Concordo com Roberto Oliveira (2006, p.25), quando defende que o “olhar e o ouvir disciplinados” se constituem os “atos cognitivos preliminares” de qualquer trabalho de

pesquisa etnográfica. Assim sendo, o ato de “olhar e ouvir disciplinados” produzidos pelo amadurecimento das reflexões teóricas conduziu-me ao “olhar etnográfico [...] devidamente sensibilizado pela teoria disponível” (Idem, p.19), no qual foi possível ver com mais clareza aquilo que outrora não conseguiria.

Nesse caminhar, questionava se o que estava observando refletia o que as pessoas queriam mostrar ou se, ao contrário, continuava a ver somente o que a priori pressupunha existir, bem como o “ouvir todo especial”, como ato complementar ao ver.

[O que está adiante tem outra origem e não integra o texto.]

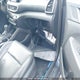 KM8J3CA45LU098207 2020 Hyundai Tucson Preferred Awd With Sun And Leather Package auction photo thumbnail 6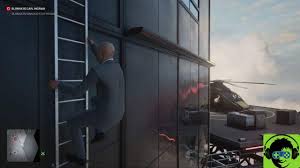 … read more ร10 : Hitman 3 Dubai No Topo Do Mundo Silent Assassin Apenas Guia De Fantasias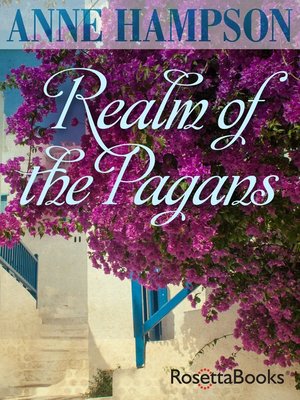 cover image of Realm of the Pagans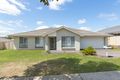 Property photo of 14 Ellie Avenue Raworth NSW 2321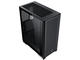 Кутии Xigmatek LUX S Black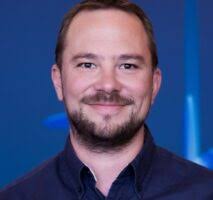 Introducing the ArcGIS Well-Architected Framework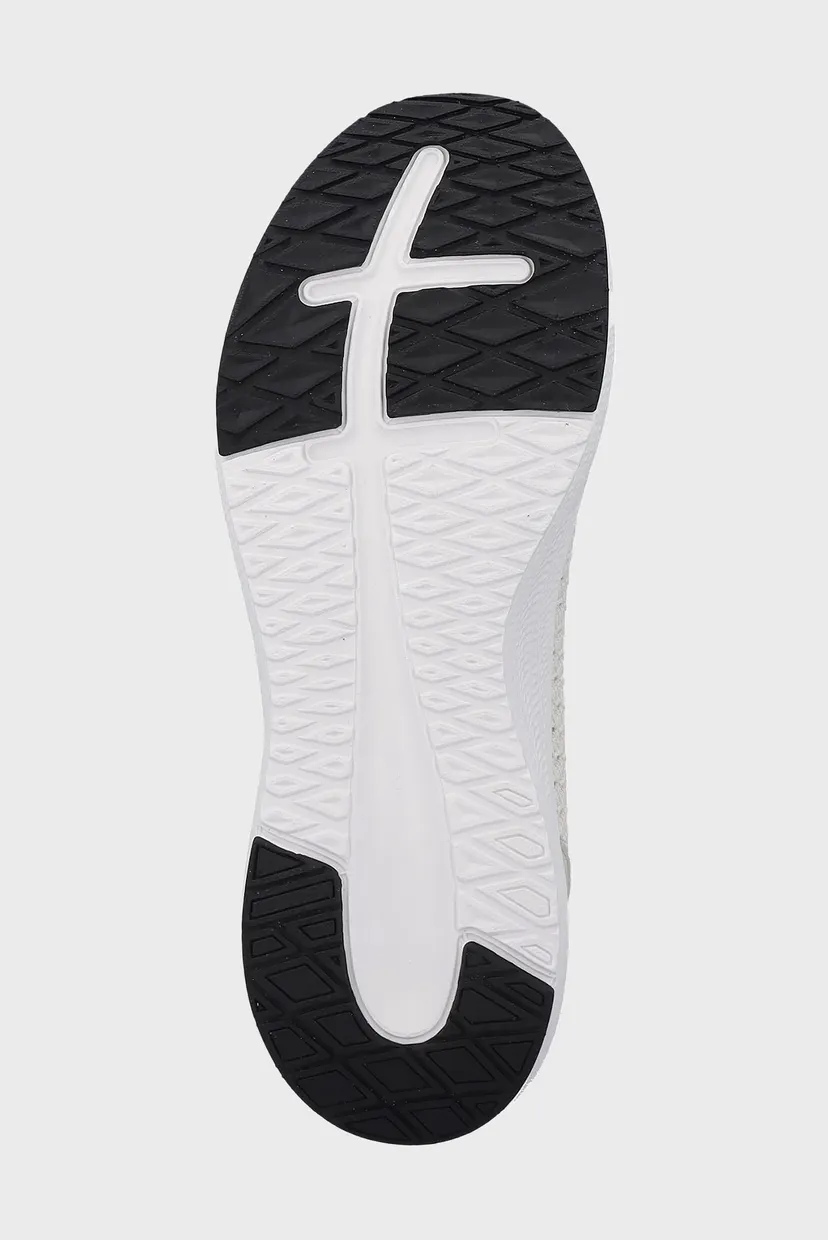 Жіночі білі кросівки NIMBLEY MULTISPORT 6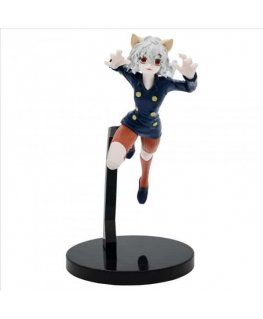 Banpresto BP29179P коллекционная фигурка/статуэтка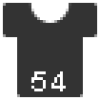 Größe: 54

Com o passar do tempo e com base no processo de “encontro” com a etnografia, o estranhamento inicial perdeu força, o ato de observar os acontecimentos e de ouvir as pessoas se tornara parte inerente à estada no campo. As situações de conversa nos vários espaços da escola possibilitaram a peregrinação, às vezes trôpega, no caminho do conhecimento em construção. Desse modo, desenhou-se a pesquisa e seu percurso metodológico.